Install the project with pip: pip install canonicalwebteam.directory-parser

Using the directory parser

Sitemap templates

Include sitemap templates in your Flask app. Copy the following codeblock to where your application is instantiated e.g app.py. The template loader should be placed right after the app is instantiated.

from jinja2 import ChoiceLoader, FileSystemLoader
from pathlib import Path
import canonicalwebteam.directory_parser as directory_parser


# Set up Flask application
app = FlaskBase(...)


# Include directory parser templates
directory_parser_templates = (
    Path(directory_parser.__file__).parent / "templates"
)

loader = ChoiceLoader(
    [
        FileSystemLoader(str(directory_parser_templates)),
    ]
)

app.jinja_loader = loader

Generate sitemaps

The generate_sitemap function will generate a sitemap given directory path and base url using the sitemap templates.

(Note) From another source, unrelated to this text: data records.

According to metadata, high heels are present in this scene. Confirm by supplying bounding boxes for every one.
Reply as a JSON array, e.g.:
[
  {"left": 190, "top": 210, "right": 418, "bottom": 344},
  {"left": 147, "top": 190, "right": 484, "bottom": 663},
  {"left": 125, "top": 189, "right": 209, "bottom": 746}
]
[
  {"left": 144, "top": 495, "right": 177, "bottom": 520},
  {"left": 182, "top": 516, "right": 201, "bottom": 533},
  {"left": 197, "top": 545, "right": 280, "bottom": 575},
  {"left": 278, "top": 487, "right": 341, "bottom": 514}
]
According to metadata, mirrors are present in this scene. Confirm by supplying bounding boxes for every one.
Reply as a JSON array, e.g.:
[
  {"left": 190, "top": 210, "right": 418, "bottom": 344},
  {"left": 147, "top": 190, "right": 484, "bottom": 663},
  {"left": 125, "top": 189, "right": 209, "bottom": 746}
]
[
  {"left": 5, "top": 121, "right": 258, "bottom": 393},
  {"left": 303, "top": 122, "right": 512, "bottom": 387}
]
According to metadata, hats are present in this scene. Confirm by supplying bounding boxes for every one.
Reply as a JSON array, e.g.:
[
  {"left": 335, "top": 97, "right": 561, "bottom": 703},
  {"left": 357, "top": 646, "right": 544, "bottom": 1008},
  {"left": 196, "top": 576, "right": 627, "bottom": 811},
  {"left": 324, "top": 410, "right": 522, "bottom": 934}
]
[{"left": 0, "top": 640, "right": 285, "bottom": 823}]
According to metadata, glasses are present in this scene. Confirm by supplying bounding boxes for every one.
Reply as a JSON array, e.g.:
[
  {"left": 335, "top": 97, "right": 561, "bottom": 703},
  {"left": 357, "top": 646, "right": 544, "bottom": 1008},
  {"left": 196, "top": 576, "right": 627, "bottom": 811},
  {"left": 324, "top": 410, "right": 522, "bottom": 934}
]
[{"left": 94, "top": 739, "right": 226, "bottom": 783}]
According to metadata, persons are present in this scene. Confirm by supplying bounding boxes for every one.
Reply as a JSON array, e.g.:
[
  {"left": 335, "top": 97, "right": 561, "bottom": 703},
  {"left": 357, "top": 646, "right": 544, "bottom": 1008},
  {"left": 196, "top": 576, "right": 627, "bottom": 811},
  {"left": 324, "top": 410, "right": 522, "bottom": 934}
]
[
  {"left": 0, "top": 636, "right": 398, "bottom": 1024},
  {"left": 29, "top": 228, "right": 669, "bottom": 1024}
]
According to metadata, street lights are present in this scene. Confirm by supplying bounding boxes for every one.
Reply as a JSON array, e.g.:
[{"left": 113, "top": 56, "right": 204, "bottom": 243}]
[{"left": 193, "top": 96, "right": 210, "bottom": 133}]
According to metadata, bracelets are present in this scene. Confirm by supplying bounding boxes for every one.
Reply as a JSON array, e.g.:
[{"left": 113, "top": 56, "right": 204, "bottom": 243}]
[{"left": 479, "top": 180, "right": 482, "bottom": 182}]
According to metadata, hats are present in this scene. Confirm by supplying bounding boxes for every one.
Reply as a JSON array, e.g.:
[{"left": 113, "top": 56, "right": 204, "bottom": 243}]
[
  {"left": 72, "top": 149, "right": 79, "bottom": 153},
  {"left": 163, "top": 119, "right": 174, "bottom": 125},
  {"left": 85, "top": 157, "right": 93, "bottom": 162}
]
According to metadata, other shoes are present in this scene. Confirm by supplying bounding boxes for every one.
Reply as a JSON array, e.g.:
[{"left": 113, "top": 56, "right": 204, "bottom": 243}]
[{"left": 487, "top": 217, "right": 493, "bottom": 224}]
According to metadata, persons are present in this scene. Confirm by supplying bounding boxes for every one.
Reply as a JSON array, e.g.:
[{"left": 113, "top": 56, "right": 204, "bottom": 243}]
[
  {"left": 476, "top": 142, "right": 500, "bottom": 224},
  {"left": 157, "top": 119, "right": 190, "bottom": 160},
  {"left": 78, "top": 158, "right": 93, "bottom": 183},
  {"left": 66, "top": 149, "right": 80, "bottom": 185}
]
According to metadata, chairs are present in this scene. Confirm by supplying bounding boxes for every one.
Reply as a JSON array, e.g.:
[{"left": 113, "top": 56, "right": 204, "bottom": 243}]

# Dynamic sitemaps that do not need to be included in the sitemap tree.
# Differ from project to project, can be checked on /sitemap.xml
DYNAMIC_SITEMAPS = [
    "tutorials",
    "engage",
    "ceph/docs",
    "blog",
    "security/notices",
    "security/cves",
    "security/livepatch/docs",
    "robotics/docs",
]

directory_path = os.getcwd() + "/templates"
base_url = "https://ubuntu.com"

xml_sitemap = directory_parser.generate_sitemap(
                directory_path, 
                base_url, 
                exclude_paths=DYNAMIC_SITEMAPS
              )

if xml_sitemap:
    with open(sitemap_path, "w") as f:
        f.write(xml_sitemap)

# Serve the existing sitemap
with open(sitemap_path, "r") as f:
    xml_sitemap = f.read()

response = flask.make_response(xml_sitemap)
response.headers["Content-Type"] = "application/xml"
return response

Parse project directory tree

If you'd like to get the parsed tree of a given directory, you can use the scan_directory function.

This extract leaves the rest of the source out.